该技术已被广泛用于食品、化妆品、药物、环境和其他领域的分析。
这里介绍一种使用HPLC测定植物体内12种有机酸和维生素C的方法。
材料和仪器:
1. 色谱柱:C18反相色谱柱
2. 柱温:25℃
3. 甲醇
4. 乙酸
5. FIF水(80:15:5)
6. 洋葱、韭菜、蘑菇等植物样品
7. 液相色谱仪
步骤:
1. 准备样品:将洋葱、韭菜、蘑菇等植物样品切碎,然后将其加入1ml的冰冻Fruitrot中,并用离心机离心10min。
将上清取出,并进行滤过处理。
2. 准备标准曲线:将12种有机酸和维生素C标准物质(苹果酸、柠檬酸、琥珀酸、酒石酸、丙酮酸、葡萄糖酸、谷氨酸、谷酸、草酸、橙酸、马来酸、维生素C)分别制备成一定浓度的标准溶液,用HPLC进行分析得到标准曲线。

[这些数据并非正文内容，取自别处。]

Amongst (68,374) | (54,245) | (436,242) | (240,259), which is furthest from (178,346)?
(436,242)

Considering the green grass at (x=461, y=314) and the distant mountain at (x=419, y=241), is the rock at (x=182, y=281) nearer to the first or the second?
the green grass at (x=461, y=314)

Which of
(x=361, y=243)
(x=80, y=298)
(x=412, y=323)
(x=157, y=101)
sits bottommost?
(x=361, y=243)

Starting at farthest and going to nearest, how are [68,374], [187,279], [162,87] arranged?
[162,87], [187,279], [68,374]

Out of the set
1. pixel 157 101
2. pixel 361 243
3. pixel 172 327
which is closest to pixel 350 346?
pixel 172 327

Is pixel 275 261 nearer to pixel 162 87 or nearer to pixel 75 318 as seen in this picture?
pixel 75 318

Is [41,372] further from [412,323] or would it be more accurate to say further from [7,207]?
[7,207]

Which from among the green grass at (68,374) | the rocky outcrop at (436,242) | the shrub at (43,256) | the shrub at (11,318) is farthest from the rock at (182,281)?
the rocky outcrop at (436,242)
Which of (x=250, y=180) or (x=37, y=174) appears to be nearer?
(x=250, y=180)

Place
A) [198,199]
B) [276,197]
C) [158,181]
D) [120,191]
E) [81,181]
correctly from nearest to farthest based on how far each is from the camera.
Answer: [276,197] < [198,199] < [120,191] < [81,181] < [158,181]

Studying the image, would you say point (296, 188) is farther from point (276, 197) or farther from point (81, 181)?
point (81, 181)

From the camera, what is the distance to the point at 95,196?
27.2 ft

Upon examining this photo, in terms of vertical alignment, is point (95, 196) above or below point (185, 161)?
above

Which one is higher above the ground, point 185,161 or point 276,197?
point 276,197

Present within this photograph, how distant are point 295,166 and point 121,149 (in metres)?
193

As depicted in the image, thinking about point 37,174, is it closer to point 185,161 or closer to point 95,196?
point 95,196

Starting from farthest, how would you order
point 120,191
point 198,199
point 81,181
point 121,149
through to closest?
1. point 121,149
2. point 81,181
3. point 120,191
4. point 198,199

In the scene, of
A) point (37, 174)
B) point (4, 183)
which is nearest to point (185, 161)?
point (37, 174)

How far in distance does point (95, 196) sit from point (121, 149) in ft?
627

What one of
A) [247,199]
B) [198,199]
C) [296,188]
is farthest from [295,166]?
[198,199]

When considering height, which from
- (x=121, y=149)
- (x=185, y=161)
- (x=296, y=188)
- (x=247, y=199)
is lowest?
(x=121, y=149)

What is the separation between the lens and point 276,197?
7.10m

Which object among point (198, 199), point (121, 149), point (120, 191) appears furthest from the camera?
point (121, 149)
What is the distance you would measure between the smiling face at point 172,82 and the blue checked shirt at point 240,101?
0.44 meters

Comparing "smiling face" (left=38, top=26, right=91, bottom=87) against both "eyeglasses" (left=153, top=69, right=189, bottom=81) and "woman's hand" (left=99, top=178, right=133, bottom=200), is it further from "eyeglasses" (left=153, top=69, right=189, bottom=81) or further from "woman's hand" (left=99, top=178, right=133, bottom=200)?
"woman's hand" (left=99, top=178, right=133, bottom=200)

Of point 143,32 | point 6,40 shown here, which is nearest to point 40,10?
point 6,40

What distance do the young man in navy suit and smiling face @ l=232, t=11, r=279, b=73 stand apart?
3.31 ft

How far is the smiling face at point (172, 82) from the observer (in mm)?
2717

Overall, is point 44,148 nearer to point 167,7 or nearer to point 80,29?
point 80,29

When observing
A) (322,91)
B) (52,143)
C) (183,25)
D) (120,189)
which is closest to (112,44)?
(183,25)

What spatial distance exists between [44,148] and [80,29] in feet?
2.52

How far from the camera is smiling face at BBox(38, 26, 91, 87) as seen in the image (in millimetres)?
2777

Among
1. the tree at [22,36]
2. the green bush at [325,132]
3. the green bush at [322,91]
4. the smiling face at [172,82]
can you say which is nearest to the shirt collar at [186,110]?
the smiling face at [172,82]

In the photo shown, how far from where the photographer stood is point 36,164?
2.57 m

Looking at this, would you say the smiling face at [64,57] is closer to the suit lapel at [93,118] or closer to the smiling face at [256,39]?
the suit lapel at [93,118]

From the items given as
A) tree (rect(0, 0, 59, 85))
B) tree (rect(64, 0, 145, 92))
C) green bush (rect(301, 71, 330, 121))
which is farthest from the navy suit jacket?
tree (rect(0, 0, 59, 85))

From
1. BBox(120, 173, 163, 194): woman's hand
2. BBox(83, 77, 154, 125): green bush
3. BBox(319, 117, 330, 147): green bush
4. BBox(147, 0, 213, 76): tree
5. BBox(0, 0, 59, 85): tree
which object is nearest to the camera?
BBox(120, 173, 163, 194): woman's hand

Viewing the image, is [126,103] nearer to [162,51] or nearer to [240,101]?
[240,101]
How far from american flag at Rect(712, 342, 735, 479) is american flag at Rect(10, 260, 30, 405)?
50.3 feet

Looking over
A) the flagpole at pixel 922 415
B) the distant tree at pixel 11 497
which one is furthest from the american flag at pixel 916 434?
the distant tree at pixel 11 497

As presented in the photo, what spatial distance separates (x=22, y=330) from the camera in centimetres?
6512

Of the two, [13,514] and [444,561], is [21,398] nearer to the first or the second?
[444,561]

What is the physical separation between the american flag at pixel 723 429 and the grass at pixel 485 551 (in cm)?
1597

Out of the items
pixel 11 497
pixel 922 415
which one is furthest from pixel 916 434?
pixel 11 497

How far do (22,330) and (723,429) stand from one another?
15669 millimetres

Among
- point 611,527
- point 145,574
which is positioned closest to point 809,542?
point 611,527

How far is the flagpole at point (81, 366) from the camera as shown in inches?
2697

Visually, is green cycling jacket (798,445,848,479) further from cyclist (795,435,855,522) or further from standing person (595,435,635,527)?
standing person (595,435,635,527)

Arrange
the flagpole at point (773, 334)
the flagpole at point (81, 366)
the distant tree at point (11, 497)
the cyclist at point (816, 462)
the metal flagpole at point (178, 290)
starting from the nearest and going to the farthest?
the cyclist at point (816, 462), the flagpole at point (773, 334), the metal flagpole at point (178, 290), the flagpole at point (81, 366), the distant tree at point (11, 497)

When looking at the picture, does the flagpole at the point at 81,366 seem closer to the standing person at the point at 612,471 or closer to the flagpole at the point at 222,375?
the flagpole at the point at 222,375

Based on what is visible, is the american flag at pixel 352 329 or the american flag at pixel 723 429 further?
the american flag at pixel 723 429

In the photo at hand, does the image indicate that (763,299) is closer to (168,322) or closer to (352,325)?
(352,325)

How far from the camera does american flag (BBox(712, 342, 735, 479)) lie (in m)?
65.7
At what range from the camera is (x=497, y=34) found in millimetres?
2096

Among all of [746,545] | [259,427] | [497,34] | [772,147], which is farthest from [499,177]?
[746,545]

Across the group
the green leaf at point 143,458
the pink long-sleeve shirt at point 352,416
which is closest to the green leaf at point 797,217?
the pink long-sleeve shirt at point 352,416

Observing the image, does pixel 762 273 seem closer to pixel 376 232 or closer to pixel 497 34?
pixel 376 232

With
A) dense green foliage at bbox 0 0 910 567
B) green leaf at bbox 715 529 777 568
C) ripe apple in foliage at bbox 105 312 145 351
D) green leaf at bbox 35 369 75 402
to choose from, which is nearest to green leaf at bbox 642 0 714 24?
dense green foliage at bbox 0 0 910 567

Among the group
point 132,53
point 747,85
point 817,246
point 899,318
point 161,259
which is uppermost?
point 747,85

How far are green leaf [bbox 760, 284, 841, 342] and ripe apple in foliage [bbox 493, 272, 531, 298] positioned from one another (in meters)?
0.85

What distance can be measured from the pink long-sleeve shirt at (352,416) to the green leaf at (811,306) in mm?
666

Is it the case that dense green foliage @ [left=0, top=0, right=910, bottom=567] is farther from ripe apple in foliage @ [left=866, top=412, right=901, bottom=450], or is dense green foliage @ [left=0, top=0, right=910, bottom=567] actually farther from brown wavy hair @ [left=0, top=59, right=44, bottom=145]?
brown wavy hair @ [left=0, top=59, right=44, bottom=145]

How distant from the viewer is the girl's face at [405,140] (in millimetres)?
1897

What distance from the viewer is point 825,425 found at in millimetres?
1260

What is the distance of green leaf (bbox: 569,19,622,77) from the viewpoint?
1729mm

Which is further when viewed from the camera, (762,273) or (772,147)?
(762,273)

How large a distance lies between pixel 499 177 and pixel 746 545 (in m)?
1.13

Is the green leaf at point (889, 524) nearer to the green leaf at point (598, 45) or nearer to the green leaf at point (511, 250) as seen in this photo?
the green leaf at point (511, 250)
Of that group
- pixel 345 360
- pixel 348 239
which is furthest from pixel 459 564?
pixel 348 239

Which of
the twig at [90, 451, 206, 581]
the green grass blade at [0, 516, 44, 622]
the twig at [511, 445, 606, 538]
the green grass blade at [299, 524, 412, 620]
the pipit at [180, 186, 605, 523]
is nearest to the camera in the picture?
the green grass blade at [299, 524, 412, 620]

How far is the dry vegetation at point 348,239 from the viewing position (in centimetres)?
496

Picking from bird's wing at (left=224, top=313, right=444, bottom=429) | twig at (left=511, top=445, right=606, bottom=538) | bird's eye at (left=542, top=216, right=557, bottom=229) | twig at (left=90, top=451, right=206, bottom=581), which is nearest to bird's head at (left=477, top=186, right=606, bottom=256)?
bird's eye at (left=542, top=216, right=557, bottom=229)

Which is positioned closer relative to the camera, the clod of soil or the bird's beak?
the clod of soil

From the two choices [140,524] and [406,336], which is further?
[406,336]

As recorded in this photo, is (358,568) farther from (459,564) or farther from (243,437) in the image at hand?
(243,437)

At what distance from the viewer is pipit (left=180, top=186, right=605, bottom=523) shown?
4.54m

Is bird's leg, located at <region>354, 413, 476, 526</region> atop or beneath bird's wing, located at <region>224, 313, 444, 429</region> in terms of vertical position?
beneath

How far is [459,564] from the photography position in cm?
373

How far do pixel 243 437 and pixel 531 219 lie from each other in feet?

3. HPLC条件:色谱柱为C18反相色谱柱,流速为1.0 ml/min,柱温为25℃,流动相为甲醇-乙酸-FIF水(80:15:5),检测波长为210nm。
4. 样品分析:将经过滤过处理的样品加入色谱柱,进行HPLC分析,并测量其吸光度。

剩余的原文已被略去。